If there’s one central message conveyed in Boffo, a slick, agreeable and insightful doc about success, failure and mainstream filmmaking now playing on HBO, it’s contained in the answer to this question:
What’s the one thing that seems to lead to the making of a hit — more than a good script, a perfect cast, the right director, etc.? Or rather, what’s the one voice that a producer or a studio chief needs to listen to above all the others? The answer is, “The one from the gut.”
As producer Richard Zanuck says halfway through Boffo, “Your head can talk you out of a lot of things, but your gut always tells the truth.”
Here’s the first three or four minutes of Boffo. The speakers are (in precisely this order) Danny DeVito, Peter Guber, Peter Bogdanovich, Jodie Foster, producer Brian Grazer, 20th Century Fox chief Tom Rothman, Sydney Pollack, Morgan Freeman, Zanuck and fellow Jaws producer David Brown, and finally George Clooney .
Boffo was directed by Bill Couterie and produced by Variety editor Peter Bart, and is being billed as a celebration of Variety‘s 100th anniversary, but aside from several Variety headlines being shown, the promotional element doesn’t feel all that persistent.
Boffo is very smooth, engaging, and well-produced. However, I have two or three beefs:
(1) Boffo seems more interested in being chummy with its celebrity talking heads and paying tribute to their past successes and being supportive of the industry’s potential for making new successes, and less interested in exploring the whys and wherefores of failure. (There’s a fascinating moment when Morgan Freeman is asked what went wrong with The Bonfire of the Vanities, and Freeman barely answers. His body language and facial expressions, however, speak volumes.)
(2) While it only deals with the monumental failures ( Howard the Duck, et, al.), Boffo doesn’t even mention Last Action Hero…surely one of the most grotesque wipeouts of the last 15 or 20 years. It’s not even a blip on the screen.
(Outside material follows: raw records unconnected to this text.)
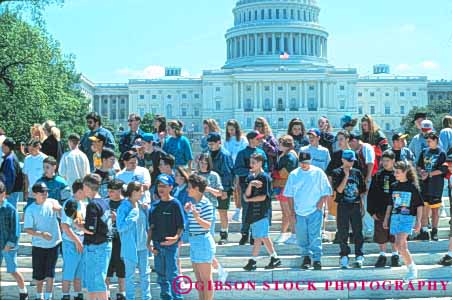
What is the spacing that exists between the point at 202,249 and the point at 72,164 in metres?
2.90

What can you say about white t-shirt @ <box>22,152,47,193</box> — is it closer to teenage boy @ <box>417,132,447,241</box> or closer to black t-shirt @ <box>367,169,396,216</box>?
black t-shirt @ <box>367,169,396,216</box>

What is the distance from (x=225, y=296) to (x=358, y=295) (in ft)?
5.52

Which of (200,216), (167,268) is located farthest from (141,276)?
(200,216)

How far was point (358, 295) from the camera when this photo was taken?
30.0ft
(3) Boffo doesn’t deal at all with questions about why and how certain films have failed. It doesn’t get into the word-of-mouth mystique and how various producers and studios have responded to it, or into research screenings and whether or not that’s good or bad or a mixed bag, and it doesn’t mention how bad-buzz spreading through the media has contributed, fairly or unfairly, to the failure of this and that film, and, in line with this avoidance, doesn’t mention how bad buzz on this and that film moves much faster these days via the internet and text-messaging among the under-20-somethings.